B.C. education minister not replacing Chilliwack school board even as report shows its struggling to govern


British Columbia’s education minister says she’s looking into legislative changes around managing school board trustees and is requiring that Chilliwack school board members attend human rights training.

The news comes as Education Minister Jennifer Whiteside shared the results of a special investigation into the Chilliwack School Board.

Some members of the board have been the subject of scrutiny and criticism due to their attitudes around LGBTQ+ and disability inclusion, and, more recently, for defending anti-maskers.

“The minister has directed ministry staff to identify potential legislative and regulatory changes that would ensure the actions of elected trustees support safe and inclusive schools for students and staff,” reads an April 6 news statement from the province.

Barry Neufeld, a trustee who has been elected several times, has called allowing a child to transition genders “child abuse,” has had human rights complaints filed against him, and is the subject of a lawsuit that’s calling for his removal.

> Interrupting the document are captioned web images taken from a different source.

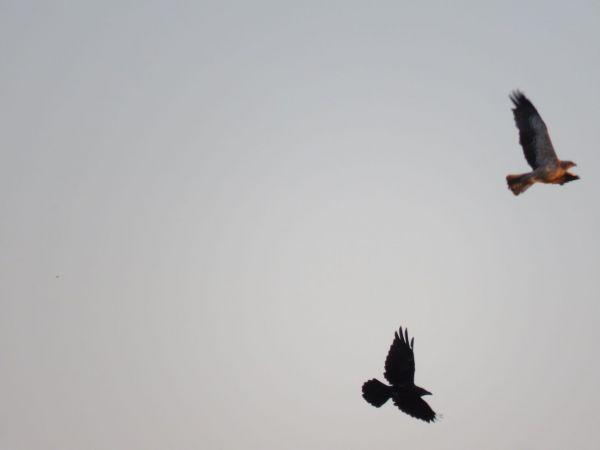 Aigle botté  - Thibaut Riviere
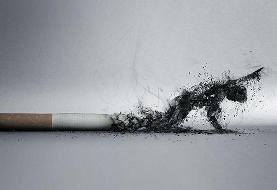 دخانیات عامل ۲۰ درصد از مرگومیرهای ناشی از بیماری سرخرگ کرونری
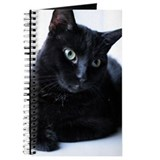 Black cat Journals & Spiral Notebooks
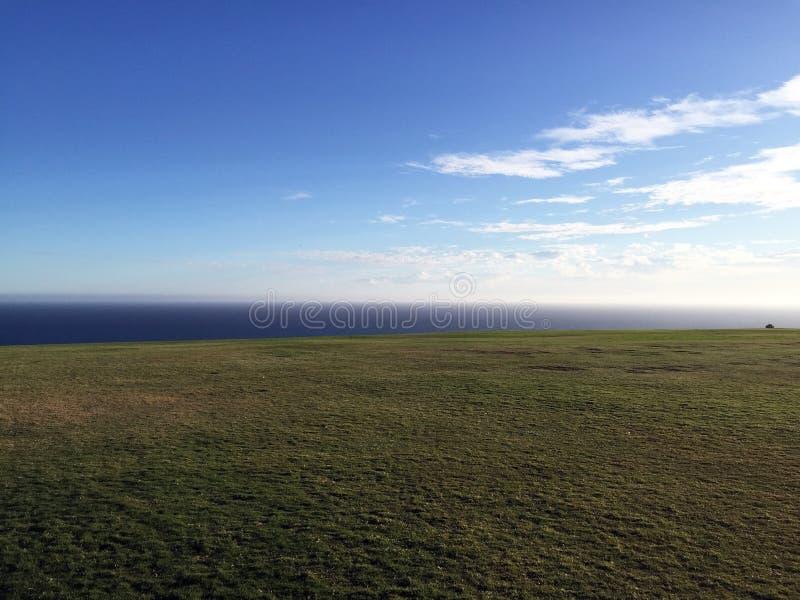 海洋的看法一个象草的领域的 免版税库存照片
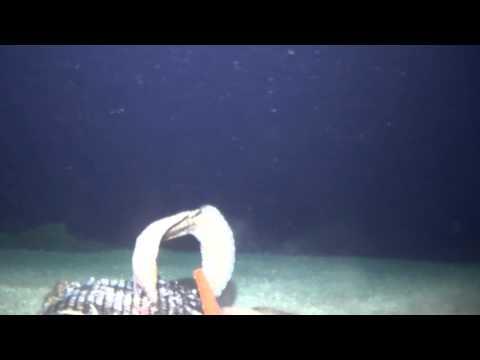 Deepwater eels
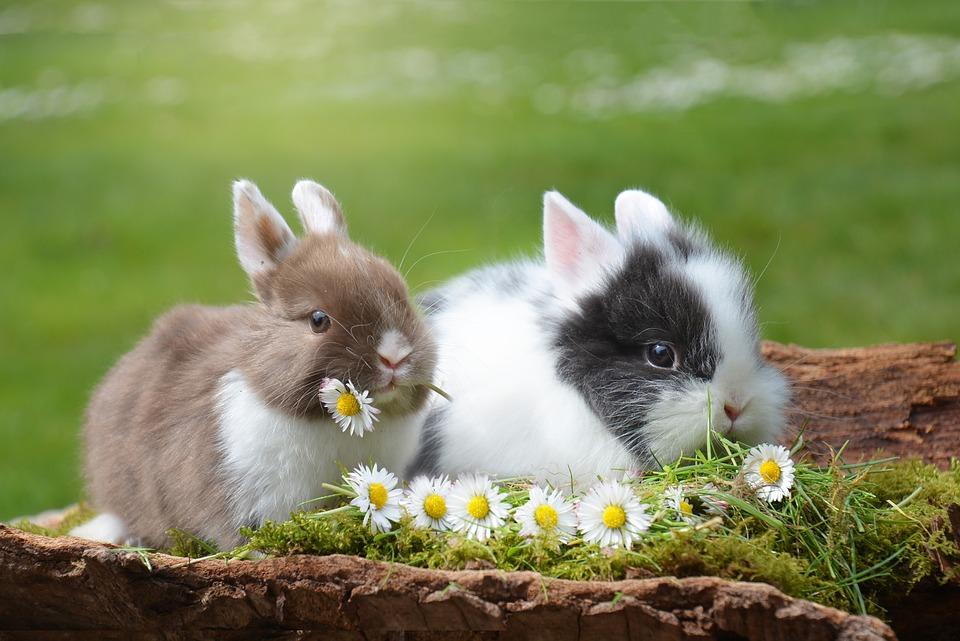 Koop twee konijnen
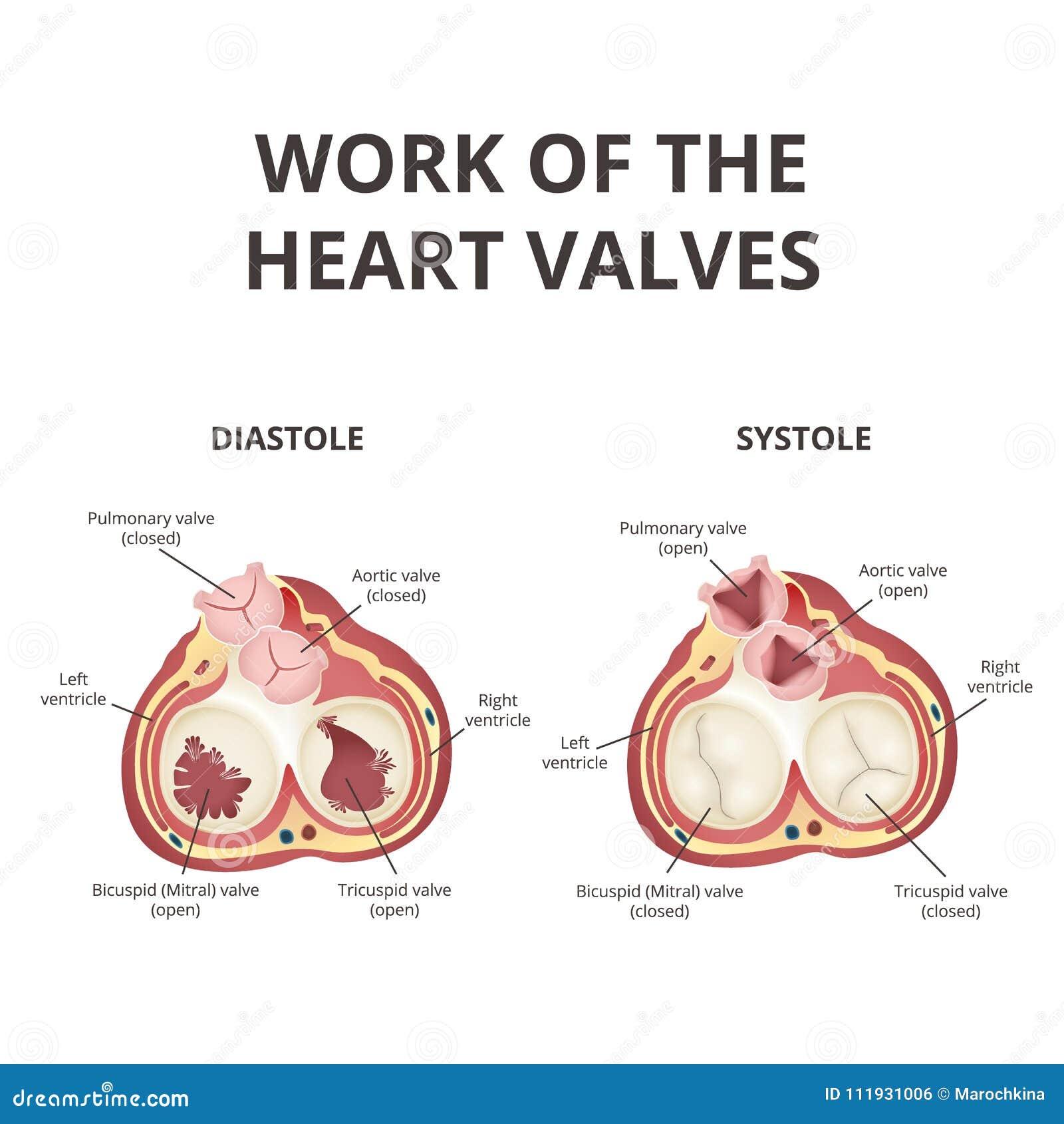 Anatomía De Las Válvulas De Corazón Ilustración del Vector ...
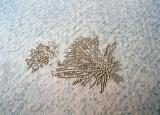 hinchinbrook beach sand footprints and crab trackscn000619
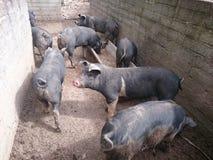 猪圈 免版税库存图片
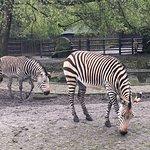 Photo of Warsaw Municipal Zoological Garden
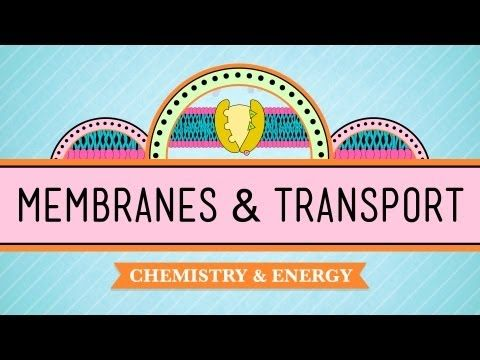 In Da Club - Membranes & Transport. I found this on YouTube when I was studying for bio. This is the best thing ever. I wish this guy could be my biology teacher..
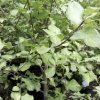 Picture of Pittosporum Wrinkle Blue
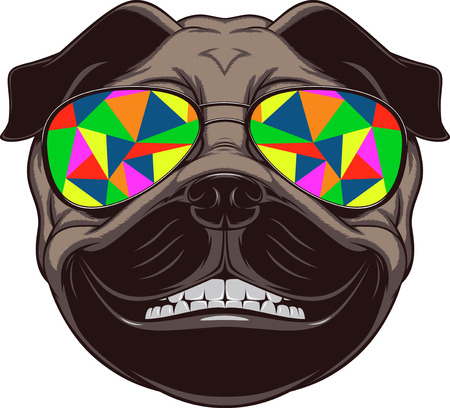 Vector illustration of funny pug smiling on a white background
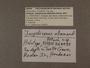 328435 Jaspidiconus allamandi label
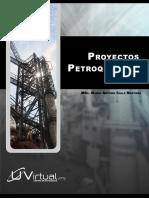 172794969-Proyectos-petroquimicos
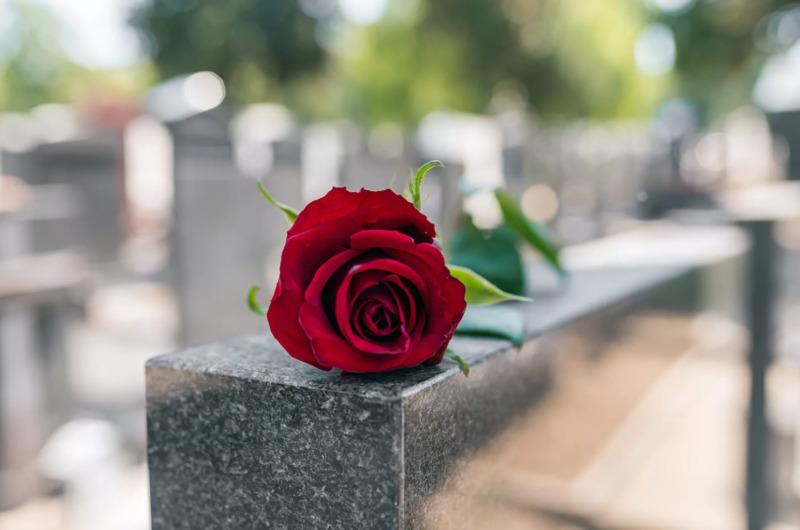 В Тамбове оцифровали все могилы на Воздвиженском кладбище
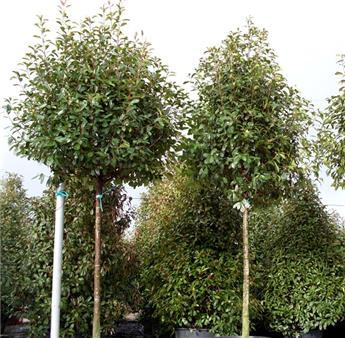 Photinia fraseri Red Robin tige 10-12 C30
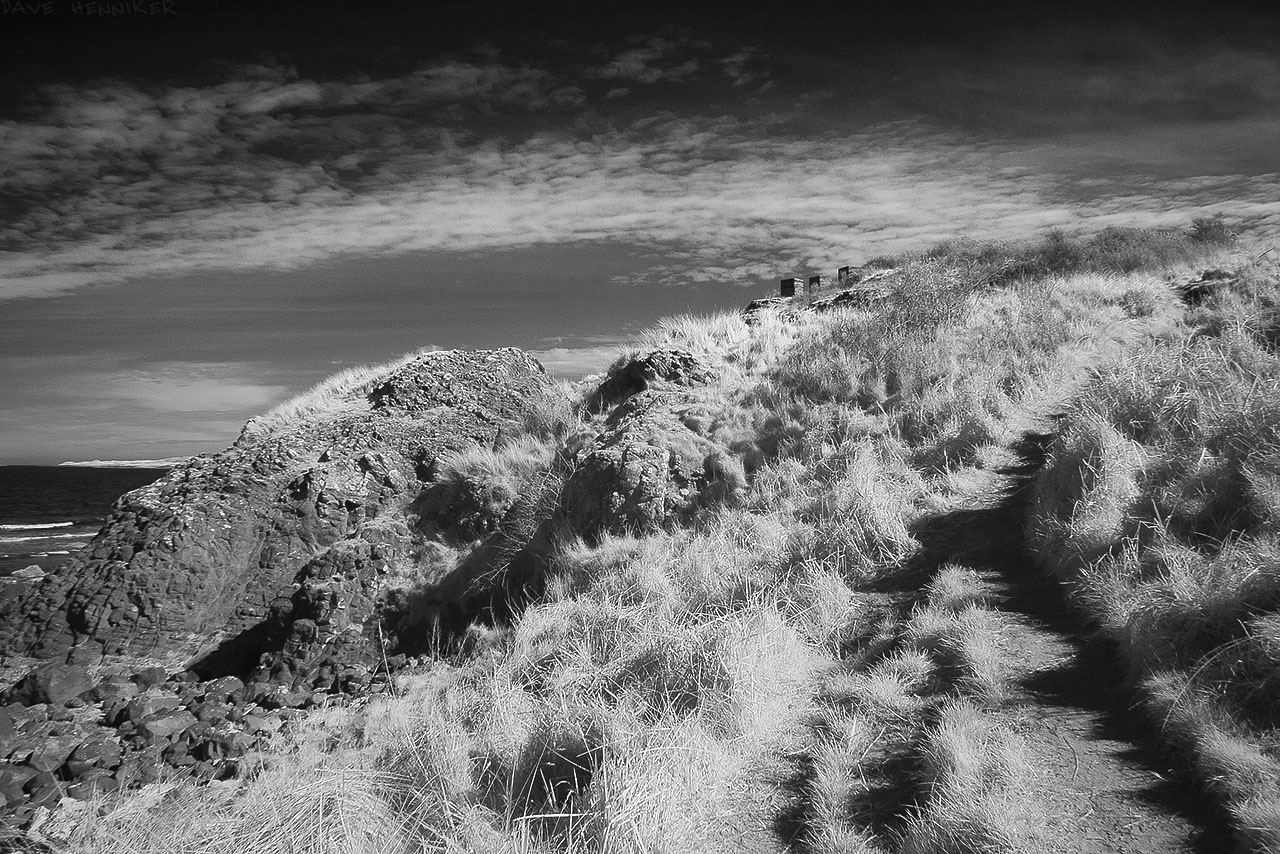 gullane_bay2014_18ir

Neufeld has also publicly targeted people with ableist and derogatory slurs, and once lit a cigar during an online school board meeting.

The province’s former education minister, Rob Fleming, publicly asked Neufeld to step down, but he did not.

Another member, Trustee Heather Maahs was under fire in early December for her support of an anti-mask protester.

The report says the school board “must take action to better support students,” and directs all members to undergo human rights training in partnership with the Office of the Human Rights Commissioner.

It also says the board should consult with school communities to revise its code of ethics for trustees and develop “a policy regarding inclusive board practices.”

The news release says the special advisors have concerns about the Chilliwack school board’s ability to adhere to “principles of good governance and ethical, civil and co-operative trustee behaviour.” Their inability to do this has “resulted in a negative impact on the board's ability to govern and on senior school district staff's ability to support student success,” it continues.

Whiteside says she’s also concerned about the board’s ability to support students and govern effectively, however she did not call for the board to be replaced by a special appointed trustee – a move within her power as the Minister of Education.

"Elected trustees should model the conduct and approaches the school system expects to see in its students and its graduates, including respect for human rights, empathy for others, and rational and evidence-based decision-making," Whiteside said.

"All students deserve to feel their education needs and well-being are supported at school, regardless of their sexual orientation, gender identity, ethnicity or academic ability," she added.